→ PASSAGE FOURNI:
···

Les États membres de l'UE invités à faire le point sur leurs positions respectives en vue des discussions sur la future convention sur la cybercriminalité

Le secrétariat général du Conseil de l’UE a fait parvenir aux États membres, jeudi 22 septembre, un document dans lequel il les invite à faire le point sur leurs positions respectives en vue des négociations relatives à une éventuelle convention sur la cybercriminalité sous les auspices de l’ONU. Ces négociations devraient se tenir lors de la quatrième session du comité ad hoc chargé d'élaborer cette convention internationale mondiale sur la lutte contre l'utilisation des technologies de l'information et des communications à des fins criminelles, à Vienne, les 9 et 10 janvier 2023.

Dans le détail, le document précise que la présidence du comité ad hoc « pourrait ignorer » les propositions faites par certains États membres de l'ONU lorsque ces propositions n'ont pas été soutenues par d'autres membres. C’est pourquoi, ajoute le document, « il est important que les positions clés soient reflétées de manière adéquate dans le projet, au moins en tant qu’option » et la réflexion devrait avant tout se concentrer sur les dispositions « franchissant les lignes rouges de l’UE ».

Ainsi, alors qu’une copie du projet de document de négociation devrait être « probablement » remise aux États membres de l'UE début octobre, ceux-ci sont invités à faire part de leurs arguments pour s’assurer que toutes les options sont reflétées dans le projet de texte concernant le champ d’application pour la coopération en matière de preuves électroniques.

Ces différentes options consistent, pour l’UE, à limiter la coopération aux crimes définis dans la convention, à se concentrer sur tous les crimes graves pour les États-Unis, ou à l’étendre à tous les crimes sans distinction.

En outre, les États membres de l’UE sont aussi invités à se prononcer sur l’inclusion dans le champ d’application du texte de l’exploitation sexuelle en ligne des enfants , un point que n’avaient pas soutenu l’UE et ses États membres.

···

→ DONNÉES FOURNIES:
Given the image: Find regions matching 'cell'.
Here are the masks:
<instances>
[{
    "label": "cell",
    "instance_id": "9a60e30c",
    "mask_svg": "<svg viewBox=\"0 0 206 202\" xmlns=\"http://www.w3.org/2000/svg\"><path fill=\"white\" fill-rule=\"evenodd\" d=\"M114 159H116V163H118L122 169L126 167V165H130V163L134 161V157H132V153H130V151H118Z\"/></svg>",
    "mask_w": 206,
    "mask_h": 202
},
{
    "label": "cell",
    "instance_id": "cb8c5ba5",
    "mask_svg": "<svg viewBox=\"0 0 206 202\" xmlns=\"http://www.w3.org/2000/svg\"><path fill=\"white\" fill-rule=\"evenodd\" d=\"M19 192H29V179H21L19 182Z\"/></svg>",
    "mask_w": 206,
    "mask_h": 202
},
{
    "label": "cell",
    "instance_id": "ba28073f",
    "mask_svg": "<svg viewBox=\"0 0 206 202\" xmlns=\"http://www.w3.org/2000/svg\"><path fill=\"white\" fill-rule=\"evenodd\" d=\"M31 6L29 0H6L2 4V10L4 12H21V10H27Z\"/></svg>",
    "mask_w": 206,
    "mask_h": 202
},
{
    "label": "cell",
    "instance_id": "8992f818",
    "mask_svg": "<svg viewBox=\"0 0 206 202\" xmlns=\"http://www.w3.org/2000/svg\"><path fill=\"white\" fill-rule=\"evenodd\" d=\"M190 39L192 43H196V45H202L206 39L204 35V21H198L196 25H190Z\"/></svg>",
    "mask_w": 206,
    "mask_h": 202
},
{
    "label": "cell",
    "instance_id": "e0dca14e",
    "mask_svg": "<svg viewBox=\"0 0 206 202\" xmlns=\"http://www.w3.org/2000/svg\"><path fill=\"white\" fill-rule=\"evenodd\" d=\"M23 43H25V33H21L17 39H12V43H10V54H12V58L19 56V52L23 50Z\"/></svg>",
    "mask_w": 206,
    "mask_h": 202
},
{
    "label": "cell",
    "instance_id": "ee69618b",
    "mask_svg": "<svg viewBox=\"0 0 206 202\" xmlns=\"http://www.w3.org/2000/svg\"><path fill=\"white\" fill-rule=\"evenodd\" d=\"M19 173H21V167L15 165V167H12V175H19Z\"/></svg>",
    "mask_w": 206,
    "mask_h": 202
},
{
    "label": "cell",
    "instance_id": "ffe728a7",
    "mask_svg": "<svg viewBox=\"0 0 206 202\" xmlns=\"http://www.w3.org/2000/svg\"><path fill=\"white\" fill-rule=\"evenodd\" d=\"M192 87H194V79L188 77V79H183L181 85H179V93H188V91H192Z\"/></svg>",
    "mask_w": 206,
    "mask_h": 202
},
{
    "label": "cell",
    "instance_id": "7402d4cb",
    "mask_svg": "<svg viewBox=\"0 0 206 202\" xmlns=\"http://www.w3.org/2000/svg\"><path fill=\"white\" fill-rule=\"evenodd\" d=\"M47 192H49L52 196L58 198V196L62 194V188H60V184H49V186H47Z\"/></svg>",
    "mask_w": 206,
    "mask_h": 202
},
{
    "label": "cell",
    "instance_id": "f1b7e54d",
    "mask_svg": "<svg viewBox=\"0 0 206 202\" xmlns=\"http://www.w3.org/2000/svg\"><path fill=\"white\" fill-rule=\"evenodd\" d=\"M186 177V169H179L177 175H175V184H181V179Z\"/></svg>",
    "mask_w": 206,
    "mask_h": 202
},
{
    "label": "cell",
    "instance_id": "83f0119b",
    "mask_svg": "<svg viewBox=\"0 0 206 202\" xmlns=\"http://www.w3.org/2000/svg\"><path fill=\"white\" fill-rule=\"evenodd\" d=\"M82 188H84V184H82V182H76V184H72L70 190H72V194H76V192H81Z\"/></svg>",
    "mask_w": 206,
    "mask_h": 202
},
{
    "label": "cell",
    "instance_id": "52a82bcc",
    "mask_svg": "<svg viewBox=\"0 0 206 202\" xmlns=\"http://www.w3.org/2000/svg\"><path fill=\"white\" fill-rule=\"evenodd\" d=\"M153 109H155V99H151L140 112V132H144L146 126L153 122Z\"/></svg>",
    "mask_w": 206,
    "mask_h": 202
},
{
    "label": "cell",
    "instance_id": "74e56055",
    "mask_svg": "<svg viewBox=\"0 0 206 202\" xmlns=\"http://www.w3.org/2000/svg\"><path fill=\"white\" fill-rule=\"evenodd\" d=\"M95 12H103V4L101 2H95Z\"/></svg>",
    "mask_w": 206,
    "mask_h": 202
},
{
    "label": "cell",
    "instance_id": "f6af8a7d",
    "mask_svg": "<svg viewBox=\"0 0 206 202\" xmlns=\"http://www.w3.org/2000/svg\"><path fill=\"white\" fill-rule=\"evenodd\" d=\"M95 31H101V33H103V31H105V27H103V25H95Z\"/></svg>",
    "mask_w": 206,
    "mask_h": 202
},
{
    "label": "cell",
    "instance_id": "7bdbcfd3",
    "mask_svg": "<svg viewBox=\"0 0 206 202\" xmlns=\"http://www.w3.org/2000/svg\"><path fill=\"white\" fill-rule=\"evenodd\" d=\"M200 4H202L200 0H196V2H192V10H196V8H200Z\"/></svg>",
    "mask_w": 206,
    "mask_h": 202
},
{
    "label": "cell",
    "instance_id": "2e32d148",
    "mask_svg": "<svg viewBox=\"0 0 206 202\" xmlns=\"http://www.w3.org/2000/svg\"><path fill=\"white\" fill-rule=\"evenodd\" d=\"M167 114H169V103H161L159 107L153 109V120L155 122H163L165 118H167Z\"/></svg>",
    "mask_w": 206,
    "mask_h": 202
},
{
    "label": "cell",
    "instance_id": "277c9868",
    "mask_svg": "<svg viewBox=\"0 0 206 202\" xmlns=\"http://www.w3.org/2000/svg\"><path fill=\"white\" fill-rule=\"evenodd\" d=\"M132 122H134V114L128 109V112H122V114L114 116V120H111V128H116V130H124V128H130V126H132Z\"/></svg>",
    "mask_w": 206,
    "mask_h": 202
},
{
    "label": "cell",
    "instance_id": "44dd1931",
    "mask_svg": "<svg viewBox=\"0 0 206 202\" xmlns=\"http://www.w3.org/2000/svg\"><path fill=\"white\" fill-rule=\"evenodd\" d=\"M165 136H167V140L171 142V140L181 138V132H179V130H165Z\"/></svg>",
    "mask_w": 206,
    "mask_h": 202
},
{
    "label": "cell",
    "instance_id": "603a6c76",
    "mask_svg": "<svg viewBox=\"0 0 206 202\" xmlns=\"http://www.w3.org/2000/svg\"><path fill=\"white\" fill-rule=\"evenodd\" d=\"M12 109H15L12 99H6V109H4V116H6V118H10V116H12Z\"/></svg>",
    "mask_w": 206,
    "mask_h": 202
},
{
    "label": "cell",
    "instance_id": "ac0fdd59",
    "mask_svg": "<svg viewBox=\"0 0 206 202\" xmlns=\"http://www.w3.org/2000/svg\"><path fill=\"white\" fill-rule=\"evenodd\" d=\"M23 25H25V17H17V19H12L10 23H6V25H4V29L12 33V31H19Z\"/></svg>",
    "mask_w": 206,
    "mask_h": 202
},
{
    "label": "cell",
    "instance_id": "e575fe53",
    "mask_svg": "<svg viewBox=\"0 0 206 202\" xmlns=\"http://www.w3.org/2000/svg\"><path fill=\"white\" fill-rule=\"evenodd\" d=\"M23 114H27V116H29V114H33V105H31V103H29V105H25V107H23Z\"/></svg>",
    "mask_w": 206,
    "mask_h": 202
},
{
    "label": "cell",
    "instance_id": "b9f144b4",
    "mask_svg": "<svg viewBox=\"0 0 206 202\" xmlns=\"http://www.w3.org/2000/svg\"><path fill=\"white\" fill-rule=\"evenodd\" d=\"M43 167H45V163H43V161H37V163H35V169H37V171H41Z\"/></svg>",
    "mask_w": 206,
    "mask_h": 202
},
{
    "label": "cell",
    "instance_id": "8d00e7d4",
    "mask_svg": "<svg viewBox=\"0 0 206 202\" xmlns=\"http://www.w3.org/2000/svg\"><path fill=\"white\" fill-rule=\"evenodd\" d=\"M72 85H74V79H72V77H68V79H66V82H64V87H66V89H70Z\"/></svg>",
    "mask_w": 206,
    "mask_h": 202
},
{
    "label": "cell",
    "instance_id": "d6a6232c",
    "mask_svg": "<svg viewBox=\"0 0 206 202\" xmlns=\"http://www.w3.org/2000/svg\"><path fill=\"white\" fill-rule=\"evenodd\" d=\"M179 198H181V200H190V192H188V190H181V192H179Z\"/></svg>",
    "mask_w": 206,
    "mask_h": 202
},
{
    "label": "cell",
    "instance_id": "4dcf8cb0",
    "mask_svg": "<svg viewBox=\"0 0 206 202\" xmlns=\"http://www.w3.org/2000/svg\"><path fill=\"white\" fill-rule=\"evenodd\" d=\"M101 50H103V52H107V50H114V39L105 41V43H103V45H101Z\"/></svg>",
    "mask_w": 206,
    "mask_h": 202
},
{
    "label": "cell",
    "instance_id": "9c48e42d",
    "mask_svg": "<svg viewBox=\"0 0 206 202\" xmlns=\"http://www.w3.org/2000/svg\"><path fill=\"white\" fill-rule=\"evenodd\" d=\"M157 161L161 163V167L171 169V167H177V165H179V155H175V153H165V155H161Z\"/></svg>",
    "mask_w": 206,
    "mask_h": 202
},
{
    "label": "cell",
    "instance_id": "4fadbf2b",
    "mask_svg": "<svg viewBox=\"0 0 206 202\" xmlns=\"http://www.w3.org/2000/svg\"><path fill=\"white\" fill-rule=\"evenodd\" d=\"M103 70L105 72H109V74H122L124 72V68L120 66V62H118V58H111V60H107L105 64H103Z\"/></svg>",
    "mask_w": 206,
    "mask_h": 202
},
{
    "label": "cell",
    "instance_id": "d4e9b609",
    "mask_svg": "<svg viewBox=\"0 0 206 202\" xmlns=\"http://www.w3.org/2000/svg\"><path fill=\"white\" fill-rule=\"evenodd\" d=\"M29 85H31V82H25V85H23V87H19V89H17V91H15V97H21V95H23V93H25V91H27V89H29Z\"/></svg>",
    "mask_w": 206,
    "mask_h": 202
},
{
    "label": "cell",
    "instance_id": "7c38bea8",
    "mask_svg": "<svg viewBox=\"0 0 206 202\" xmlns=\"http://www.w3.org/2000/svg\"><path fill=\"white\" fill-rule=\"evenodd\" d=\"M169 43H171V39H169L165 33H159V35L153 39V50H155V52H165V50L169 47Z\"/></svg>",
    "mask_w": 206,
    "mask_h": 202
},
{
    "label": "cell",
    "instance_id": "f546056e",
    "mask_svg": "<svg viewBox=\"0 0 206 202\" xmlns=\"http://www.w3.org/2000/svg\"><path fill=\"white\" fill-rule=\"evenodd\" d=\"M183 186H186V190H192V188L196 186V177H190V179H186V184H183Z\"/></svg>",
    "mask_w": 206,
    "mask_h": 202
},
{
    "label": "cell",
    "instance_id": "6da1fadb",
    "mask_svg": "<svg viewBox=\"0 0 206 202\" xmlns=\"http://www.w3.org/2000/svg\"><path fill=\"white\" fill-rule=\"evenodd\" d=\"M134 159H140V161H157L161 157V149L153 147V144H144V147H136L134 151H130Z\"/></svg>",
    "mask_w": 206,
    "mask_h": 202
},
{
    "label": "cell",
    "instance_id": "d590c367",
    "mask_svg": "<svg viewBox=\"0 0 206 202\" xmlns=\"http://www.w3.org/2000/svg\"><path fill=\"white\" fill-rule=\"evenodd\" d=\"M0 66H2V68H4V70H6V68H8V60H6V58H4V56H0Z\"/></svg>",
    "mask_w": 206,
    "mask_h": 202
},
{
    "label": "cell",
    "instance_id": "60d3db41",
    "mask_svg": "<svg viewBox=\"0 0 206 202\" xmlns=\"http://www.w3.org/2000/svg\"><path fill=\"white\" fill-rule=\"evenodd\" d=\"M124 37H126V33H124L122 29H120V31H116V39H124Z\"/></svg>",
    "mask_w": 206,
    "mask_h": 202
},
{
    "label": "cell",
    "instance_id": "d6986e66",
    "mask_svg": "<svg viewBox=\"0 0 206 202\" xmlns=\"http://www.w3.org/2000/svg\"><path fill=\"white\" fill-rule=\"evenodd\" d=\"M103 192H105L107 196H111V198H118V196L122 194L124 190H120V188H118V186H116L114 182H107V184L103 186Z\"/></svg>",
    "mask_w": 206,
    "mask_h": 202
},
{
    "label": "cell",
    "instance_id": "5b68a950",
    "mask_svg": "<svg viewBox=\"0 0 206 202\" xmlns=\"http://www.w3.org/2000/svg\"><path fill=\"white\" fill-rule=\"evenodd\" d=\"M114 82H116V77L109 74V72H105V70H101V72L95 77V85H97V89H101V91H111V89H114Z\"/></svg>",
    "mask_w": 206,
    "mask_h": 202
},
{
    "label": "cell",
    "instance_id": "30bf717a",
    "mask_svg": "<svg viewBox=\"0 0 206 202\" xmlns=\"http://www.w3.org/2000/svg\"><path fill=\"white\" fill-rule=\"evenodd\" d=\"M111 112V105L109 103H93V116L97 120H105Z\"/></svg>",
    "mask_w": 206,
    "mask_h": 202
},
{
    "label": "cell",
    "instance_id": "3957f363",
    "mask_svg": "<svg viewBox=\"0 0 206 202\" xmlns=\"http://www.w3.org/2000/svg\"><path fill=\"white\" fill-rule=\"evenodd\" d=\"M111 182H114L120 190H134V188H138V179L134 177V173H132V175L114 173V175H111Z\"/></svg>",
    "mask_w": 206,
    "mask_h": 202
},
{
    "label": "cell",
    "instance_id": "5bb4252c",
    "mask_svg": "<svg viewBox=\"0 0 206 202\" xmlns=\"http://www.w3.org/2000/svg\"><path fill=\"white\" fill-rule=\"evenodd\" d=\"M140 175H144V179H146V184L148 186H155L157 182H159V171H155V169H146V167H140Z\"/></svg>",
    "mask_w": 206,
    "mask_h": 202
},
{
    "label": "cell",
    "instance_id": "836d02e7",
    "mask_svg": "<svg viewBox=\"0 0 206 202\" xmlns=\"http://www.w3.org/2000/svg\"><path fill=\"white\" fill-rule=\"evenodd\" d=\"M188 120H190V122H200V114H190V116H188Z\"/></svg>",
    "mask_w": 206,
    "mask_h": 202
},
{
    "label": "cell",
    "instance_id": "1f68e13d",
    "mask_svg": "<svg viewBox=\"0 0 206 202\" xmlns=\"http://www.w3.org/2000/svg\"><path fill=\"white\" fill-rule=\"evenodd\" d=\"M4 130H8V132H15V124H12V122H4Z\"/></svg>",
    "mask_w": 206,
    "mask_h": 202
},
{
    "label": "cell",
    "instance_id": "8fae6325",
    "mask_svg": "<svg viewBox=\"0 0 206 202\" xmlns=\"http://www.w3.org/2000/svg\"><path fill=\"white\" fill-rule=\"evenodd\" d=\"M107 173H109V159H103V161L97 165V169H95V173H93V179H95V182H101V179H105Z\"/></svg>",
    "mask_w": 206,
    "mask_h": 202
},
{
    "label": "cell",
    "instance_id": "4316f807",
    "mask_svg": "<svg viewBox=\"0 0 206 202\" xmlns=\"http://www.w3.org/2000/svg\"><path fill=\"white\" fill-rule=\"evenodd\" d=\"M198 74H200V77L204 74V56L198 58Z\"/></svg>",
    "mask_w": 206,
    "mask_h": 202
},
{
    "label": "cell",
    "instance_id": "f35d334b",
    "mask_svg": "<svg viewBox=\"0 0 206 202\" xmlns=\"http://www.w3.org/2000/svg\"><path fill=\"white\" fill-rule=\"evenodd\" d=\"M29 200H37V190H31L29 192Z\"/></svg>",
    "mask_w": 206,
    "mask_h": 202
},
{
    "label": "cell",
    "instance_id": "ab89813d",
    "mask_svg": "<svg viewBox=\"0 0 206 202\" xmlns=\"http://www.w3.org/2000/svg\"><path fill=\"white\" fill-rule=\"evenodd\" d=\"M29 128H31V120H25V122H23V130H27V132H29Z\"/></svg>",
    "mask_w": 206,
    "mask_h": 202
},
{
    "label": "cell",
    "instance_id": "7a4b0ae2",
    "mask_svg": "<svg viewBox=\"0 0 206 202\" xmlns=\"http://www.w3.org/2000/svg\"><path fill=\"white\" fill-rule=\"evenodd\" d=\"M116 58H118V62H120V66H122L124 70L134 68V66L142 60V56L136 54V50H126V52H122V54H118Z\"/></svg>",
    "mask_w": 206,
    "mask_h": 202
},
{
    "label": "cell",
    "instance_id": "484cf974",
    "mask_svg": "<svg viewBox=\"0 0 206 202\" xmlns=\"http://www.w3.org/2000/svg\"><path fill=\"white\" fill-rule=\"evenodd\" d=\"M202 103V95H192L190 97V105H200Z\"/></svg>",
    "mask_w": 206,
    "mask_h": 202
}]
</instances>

···

→ CONSIGNES DE TRAVAIL:
a: Recopiez le passage fourni depuis les mots « En outre, les » jusqu’aux mots « ses États membres. » inclus, en remplaçant « États membres » par « pays membres ».
b: D’après le passage fourni, dans quelle ville la quatrième session du comité ad hoc doit-elle se tenir ?
c: Réécrivez de façon plus concise le paragraphe du passage fourni qui commence par « Dans le détail », en conservant ses informations principales.

→ RÉPONSES PAR CONSIGNE:
a:
En outre, les pays membres de l’UE sont aussi invités à se prononcer sur l’inclusion dans le champ d’application du texte de l’exploitation sexuelle en ligne des enfants , un point que n’avaient pas soutenu l’UE et ses pays membres.

b: Elle doit se tenir à Vienne.

c: Selon le document, la présidence du comité ad hoc pourrait ignorer les propositions d’États membres de l’ONU qui n’ont pas été soutenues par d’autres membres. Les positions clés doivent donc figurer dans le projet, au moins en tant qu’option. La réflexion doit porter en priorité sur les dispositions qui franchissent les lignes rouges de l’UE.